1174 1 1357269.0 1357269.0 63.7 df = pd.json_normalize([vars(o) for o in data]).explode('annual_loss')
1175 1 38295.0 38295.0 1.8 df = df.explode('depth_loss')
1176
1177 1 7560.0 7560.0 0.4 if not df[['annual_loss', 'depth_loss']].isna().values.all():
1178 1 3.0 3.0 0.0 def expand_al(al):
1179 if pd.isnull(al):
1180 return pd.NA, pd.NA, pd.NA, pd.NA
1181 return al['year'], al['data']['low'], al['data']['mid'], al['data']['high']
1182 1 280243.0 280243.0 13.2 df['year'], df['low'], df['mid'], df['high'] = zip(*df['annual_loss'].apply(expand_al))
1183 1 9943.0 9943.0 0.5 df.drop(['annual_loss'], axis=1)
1184
1185 1 3.0 3.0 0.0 def expand_dl(dl):
1186 if pd.isnull(dl):
1187 return pd.NA, pd.NA
1188 return dl['depth'], dl['data']
1189 1 309376.0 309376.0 14.5 df['depth'], df['data'] = zip(*df['depth_loss'].apply(expand_dl))
1190 1 10783.0 10783.0 0.5 df.drop(['depth_loss'], axis=1)
1191 else:
1192 df['fsid'] = df['fsid'].apply(str)
1193 df.drop(['annual_loss'], axis=1, inplace=True)
1194 df.drop(['depth_loss'], axis=1, inplace=True)
1195 df['depth'] = pd.NA
1196 df['data'] = pd.NA
1197 df['year'] = pd.NA
1198 df['low'] = pd.NA
1199 df['mid'] = pd.NA
1200 df['high'] = pd.NA
1201
1202 1 1521.0 1521.0 0.1 df.rename(columns={'data': 'damage'}, inplace=True)
1203 1 6735.0 6735.0 0.3 df['fsid'] = df['fsid'].apply(str)
1204 1 19518.0 19518.0 0.9 df['year'] = df['year'].astype('Int64').apply(str)
1205 1 20060.0 20060.0 0.9 df['low'] = df['low'].astype('Int64').apply(str)
1206 1 16941.0 16941.0 0.8 df['mid'] = df['mid'].astype('Int64').apply(str)
1207 1 15927.0 15927.0 0.7 df['high'] = df['high'].astype('Int64').apply(str)
1208 1 15038.0 15038.0 0.7 df['depth'] = df['depth'].astype('Int64').apply(str)

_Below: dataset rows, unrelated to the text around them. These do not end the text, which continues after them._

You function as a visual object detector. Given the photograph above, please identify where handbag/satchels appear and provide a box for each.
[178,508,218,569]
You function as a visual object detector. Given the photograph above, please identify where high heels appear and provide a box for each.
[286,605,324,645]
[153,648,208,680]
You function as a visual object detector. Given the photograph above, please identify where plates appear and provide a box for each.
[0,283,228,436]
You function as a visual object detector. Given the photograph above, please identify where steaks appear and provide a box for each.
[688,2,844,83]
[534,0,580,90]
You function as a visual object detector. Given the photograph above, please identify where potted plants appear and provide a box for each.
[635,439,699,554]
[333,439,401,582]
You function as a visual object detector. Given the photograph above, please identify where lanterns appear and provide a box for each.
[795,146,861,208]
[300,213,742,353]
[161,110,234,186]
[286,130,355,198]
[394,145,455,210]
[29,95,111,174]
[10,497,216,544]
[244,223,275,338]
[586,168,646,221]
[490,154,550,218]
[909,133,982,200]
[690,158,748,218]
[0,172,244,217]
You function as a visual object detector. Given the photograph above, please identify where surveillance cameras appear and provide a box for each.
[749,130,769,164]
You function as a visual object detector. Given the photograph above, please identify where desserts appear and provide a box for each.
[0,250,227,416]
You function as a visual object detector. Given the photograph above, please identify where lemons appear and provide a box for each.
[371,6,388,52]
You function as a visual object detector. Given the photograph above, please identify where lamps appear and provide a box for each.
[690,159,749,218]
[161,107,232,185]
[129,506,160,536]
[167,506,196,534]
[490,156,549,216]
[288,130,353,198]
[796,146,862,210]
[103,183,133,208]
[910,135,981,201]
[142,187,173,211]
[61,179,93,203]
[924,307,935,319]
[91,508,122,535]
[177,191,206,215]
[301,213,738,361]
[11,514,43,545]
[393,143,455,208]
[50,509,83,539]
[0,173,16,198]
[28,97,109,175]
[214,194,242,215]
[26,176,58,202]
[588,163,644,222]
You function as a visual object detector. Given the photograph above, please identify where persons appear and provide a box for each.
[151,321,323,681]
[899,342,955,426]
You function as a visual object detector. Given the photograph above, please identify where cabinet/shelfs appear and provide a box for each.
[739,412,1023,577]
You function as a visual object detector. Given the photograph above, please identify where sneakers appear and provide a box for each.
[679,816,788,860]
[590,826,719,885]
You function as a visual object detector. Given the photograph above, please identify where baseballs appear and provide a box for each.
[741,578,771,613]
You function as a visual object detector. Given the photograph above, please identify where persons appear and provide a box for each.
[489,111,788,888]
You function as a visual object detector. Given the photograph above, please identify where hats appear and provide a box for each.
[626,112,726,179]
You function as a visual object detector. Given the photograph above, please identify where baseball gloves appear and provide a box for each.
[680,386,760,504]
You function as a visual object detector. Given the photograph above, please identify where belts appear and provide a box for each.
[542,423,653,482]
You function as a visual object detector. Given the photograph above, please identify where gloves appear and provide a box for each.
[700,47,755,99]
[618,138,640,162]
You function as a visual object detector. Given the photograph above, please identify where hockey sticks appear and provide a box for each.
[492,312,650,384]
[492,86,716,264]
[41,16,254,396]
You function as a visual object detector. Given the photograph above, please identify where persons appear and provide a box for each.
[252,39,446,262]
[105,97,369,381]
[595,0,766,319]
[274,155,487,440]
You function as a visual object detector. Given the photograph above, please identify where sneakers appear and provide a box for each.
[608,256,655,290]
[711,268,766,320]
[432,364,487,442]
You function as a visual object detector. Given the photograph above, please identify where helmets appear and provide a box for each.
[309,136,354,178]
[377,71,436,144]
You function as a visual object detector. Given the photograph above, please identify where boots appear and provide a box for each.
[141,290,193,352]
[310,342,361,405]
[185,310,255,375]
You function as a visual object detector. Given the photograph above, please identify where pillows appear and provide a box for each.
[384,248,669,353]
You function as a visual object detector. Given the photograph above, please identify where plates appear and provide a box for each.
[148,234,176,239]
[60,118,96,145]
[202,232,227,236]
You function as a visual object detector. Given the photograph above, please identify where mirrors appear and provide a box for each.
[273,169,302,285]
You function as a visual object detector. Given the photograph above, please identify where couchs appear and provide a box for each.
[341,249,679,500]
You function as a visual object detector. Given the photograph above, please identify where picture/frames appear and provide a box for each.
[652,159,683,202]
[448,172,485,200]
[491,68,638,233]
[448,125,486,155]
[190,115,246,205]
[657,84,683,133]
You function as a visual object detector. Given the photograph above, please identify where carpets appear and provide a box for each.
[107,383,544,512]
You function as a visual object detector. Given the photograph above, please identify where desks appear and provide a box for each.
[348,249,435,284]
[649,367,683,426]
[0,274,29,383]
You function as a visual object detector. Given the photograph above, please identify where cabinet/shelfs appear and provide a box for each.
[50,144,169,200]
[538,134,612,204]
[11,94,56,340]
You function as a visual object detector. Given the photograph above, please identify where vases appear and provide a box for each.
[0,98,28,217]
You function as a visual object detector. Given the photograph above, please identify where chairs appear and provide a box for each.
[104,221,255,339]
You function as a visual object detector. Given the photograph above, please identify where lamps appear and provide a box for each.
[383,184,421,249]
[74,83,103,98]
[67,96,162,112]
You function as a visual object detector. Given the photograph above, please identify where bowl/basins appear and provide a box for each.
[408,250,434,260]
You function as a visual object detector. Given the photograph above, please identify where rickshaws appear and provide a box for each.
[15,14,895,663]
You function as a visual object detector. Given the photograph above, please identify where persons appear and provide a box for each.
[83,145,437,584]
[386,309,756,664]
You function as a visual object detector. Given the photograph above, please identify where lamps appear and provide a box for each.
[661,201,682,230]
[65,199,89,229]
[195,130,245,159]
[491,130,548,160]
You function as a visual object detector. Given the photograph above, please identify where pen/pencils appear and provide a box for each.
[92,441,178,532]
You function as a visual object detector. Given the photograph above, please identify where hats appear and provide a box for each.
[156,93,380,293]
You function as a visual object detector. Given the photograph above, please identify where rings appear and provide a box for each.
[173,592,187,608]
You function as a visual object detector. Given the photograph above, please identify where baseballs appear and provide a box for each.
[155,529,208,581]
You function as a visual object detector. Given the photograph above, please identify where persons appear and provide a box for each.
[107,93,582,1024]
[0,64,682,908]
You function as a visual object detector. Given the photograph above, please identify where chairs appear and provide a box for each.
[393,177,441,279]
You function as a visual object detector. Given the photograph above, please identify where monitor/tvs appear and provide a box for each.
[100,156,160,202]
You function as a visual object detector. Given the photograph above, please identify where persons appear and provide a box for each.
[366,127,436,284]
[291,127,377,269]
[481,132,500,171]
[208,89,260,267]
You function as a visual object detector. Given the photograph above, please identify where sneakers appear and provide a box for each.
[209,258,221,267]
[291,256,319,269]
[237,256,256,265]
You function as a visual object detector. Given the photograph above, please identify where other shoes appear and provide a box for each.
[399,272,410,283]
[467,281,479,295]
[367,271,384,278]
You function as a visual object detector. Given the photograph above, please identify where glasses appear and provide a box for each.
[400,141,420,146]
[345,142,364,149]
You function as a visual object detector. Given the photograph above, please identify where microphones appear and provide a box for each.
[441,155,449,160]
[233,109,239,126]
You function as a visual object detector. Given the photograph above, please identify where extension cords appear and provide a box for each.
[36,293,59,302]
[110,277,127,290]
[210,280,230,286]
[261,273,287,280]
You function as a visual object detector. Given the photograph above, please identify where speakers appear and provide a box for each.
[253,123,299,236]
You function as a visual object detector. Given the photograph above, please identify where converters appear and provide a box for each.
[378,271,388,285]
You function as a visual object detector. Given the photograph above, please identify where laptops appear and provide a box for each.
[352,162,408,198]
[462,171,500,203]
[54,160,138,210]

1209 1 16043.0 16043.0 0.8 df['damage'] = df['damage'].astype('Int64').apply(str)
1210
1211 1 4202.0 4202.0 0.2 return df[['fsid', 'valid_id', 'depth', 'damage', 'year', 'low', 'mid', 'high', 'error']]
Note: I have downloaded 5000 FSIDs using each method and have already compared the diff. The files are identical. But definitely need someone else who is not me to confirm that they are indeed identical.
For details of the benchmark, see the answer https://stackoverflow.com/a/61039138.
I have observed that the most time consuming part of my bulk download of AAL data is in the conversion to CSV (1 min to download 5000 entries, 5 min to convert, in a Amazon AWS t2.micro instance). This refactor will speed up the process by 36x!